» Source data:
########

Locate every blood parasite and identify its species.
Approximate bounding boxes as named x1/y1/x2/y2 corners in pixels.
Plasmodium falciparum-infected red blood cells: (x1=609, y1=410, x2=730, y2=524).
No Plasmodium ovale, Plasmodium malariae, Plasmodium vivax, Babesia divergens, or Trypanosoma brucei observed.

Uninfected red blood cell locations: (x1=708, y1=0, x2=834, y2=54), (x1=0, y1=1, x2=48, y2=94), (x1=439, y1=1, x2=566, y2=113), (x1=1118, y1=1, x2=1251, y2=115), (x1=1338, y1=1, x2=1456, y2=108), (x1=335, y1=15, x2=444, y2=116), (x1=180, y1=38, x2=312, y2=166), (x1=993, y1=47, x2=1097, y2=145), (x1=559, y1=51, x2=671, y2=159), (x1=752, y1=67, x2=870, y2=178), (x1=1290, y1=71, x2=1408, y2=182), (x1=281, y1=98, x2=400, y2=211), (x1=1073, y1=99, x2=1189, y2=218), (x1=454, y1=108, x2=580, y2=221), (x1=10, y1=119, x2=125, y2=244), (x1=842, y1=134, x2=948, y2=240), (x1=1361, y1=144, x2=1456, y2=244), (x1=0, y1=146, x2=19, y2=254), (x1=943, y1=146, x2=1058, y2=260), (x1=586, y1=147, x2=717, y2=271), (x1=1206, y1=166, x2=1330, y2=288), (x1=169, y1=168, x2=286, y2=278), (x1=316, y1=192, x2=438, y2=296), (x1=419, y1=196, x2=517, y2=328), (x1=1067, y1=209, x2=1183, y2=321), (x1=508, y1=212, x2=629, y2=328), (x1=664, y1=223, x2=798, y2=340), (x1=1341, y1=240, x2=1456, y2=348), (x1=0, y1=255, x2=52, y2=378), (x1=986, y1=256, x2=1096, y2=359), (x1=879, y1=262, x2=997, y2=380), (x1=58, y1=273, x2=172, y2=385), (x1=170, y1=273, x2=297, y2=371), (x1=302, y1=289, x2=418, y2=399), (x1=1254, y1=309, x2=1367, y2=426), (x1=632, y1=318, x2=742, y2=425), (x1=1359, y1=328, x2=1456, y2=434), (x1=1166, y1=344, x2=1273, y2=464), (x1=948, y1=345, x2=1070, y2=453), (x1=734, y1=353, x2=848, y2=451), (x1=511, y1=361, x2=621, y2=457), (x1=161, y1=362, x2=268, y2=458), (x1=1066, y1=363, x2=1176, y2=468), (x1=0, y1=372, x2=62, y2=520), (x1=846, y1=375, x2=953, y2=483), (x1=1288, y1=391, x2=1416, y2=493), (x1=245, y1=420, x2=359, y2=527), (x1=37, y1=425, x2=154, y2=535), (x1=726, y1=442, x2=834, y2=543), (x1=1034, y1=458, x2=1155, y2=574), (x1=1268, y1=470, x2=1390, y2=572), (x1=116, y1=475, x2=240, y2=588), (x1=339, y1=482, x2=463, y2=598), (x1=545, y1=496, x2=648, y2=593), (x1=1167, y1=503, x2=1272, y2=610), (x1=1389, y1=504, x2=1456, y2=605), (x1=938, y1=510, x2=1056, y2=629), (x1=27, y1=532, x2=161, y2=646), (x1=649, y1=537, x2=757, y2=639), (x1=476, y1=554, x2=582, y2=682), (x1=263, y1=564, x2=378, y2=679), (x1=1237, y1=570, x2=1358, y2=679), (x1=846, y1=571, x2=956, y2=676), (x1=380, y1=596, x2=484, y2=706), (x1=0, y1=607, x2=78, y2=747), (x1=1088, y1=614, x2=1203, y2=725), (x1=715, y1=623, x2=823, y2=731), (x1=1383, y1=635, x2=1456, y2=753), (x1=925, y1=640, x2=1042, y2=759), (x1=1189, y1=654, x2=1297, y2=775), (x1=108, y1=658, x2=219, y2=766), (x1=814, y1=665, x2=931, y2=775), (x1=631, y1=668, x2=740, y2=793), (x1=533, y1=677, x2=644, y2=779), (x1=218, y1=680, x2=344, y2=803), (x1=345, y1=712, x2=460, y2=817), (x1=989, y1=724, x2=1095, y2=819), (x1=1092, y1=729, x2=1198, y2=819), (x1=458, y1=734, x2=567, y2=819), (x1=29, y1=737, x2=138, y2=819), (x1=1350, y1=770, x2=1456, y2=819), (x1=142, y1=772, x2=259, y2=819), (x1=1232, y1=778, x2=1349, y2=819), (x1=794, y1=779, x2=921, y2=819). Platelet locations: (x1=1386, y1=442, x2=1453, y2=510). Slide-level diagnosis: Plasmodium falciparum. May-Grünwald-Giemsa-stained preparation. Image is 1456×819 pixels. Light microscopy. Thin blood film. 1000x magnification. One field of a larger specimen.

########

» What to produce: Your task is to transcribe each record faithfully and in full.

» Result of the task:
Locate every blood parasite and identify its species.
Approximate bounding boxes as named x1/y1/x2/y2 corners in pixels.
Plasmodium falciparum-infected red blood cells: (x1=609, y1=410, x2=730, y2=524).
No Plasmodium ovale, Plasmodium malariae, Plasmodium vivax, Babesia divergens, or Trypanosoma brucei observed.

Uninfected red blood cell locations: (x1=708, y1=0, x2=834, y2=54), (x1=0, y1=1, x2=48, y2=94), (x1=439, y1=1, x2=566, y2=113), (x1=1118, y1=1, x2=1251, y2=115), (x1=1338, y1=1, x2=1456, y2=108), (x1=335, y1=15, x2=444, y2=116), (x1=180, y1=38, x2=312, y2=166), (x1=993, y1=47, x2=1097, y2=145), (x1=559, y1=51, x2=671, y2=159), (x1=752, y1=67, x2=870, y2=178), (x1=1290, y1=71, x2=1408, y2=182), (x1=281, y1=98, x2=400, y2=211), (x1=1073, y1=99, x2=1189, y2=218), (x1=454, y1=108, x2=580, y2=221), (x1=10, y1=119, x2=125, y2=244), (x1=842, y1=134, x2=948, y2=240), (x1=1361, y1=144, x2=1456, y2=244), (x1=0, y1=146, x2=19, y2=254), (x1=943, y1=146, x2=1058, y2=260), (x1=586, y1=147, x2=717, y2=271), (x1=1206, y1=166, x2=1330, y2=288), (x1=169, y1=168, x2=286, y2=278), (x1=316, y1=192, x2=438, y2=296), (x1=419, y1=196, x2=517, y2=328), (x1=1067, y1=209, x2=1183, y2=321), (x1=508, y1=212, x2=629, y2=328), (x1=664, y1=223, x2=798, y2=340), (x1=1341, y1=240, x2=1456, y2=348), (x1=0, y1=255, x2=52, y2=378), (x1=986, y1=256, x2=1096, y2=359), (x1=879, y1=262, x2=997, y2=380), (x1=58, y1=273, x2=172, y2=385), (x1=170, y1=273, x2=297, y2=371), (x1=302, y1=289, x2=418, y2=399), (x1=1254, y1=309, x2=1367, y2=426), (x1=632, y1=318, x2=742, y2=425), (x1=1359, y1=328, x2=1456, y2=434), (x1=1166, y1=344, x2=1273, y2=464), (x1=948, y1=345, x2=1070, y2=453), (x1=734, y1=353, x2=848, y2=451), (x1=511, y1=361, x2=621, y2=457), (x1=161, y1=362, x2=268, y2=458), (x1=1066, y1=363, x2=1176, y2=468), (x1=0, y1=372, x2=62, y2=520), (x1=846, y1=375, x2=953, y2=483), (x1=1288, y1=391, x2=1416, y2=493), (x1=245, y1=420, x2=359, y2=527), (x1=37, y1=425, x2=154, y2=535), (x1=726, y1=442, x2=834, y2=543), (x1=1034, y1=458, x2=1155, y2=574), (x1=1268, y1=470, x2=1390, y2=572), (x1=116, y1=475, x2=240, y2=588), (x1=339, y1=482, x2=463, y2=598), (x1=545, y1=496, x2=648, y2=593), (x1=1167, y1=503, x2=1272, y2=610), (x1=1389, y1=504, x2=1456, y2=605), (x1=938, y1=510, x2=1056, y2=629), (x1=27, y1=532, x2=161, y2=646), (x1=649, y1=537, x2=757, y2=639), (x1=476, y1=554, x2=582, y2=682), (x1=263, y1=564, x2=378, y2=679), (x1=1237, y1=570, x2=1358, y2=679), (x1=846, y1=571, x2=956, y2=676), (x1=380, y1=596, x2=484, y2=706), (x1=0, y1=607, x2=78, y2=747), (x1=1088, y1=614, x2=1203, y2=725), (x1=715, y1=623, x2=823, y2=731), (x1=1383, y1=635, x2=1456, y2=753), (x1=925, y1=640, x2=1042, y2=759), (x1=1189, y1=654, x2=1297, y2=775), (x1=108, y1=658, x2=219, y2=766), (x1=814, y1=665, x2=931, y2=775), (x1=631, y1=668, x2=740, y2=793), (x1=533, y1=677, x2=644, y2=779), (x1=218, y1=680, x2=344, y2=803), (x1=345, y1=712, x2=460, y2=817), (x1=989, y1=724, x2=1095, y2=819), (x1=1092, y1=729, x2=1198, y2=819), (x1=458, y1=734, x2=567, y2=819), (x1=29, y1=737, x2=138, y2=819), (x1=1350, y1=770, x2=1456, y2=819), (x1=142, y1=772, x2=259, y2=819), (x1=1232, y1=778, x2=1349, y2=819), (x1=794, y1=779, x2=921, y2=819). Platelet locations: (x1=1386, y1=442, x2=1453, y2=510). Slide-level diagnosis: Plasmodium falciparum. May-Grünwald-Giemsa-stained preparation. Image is 1456×819 pixels. Light microscopy. Thin blood film. 1000x magnification. One field of a larger specimen.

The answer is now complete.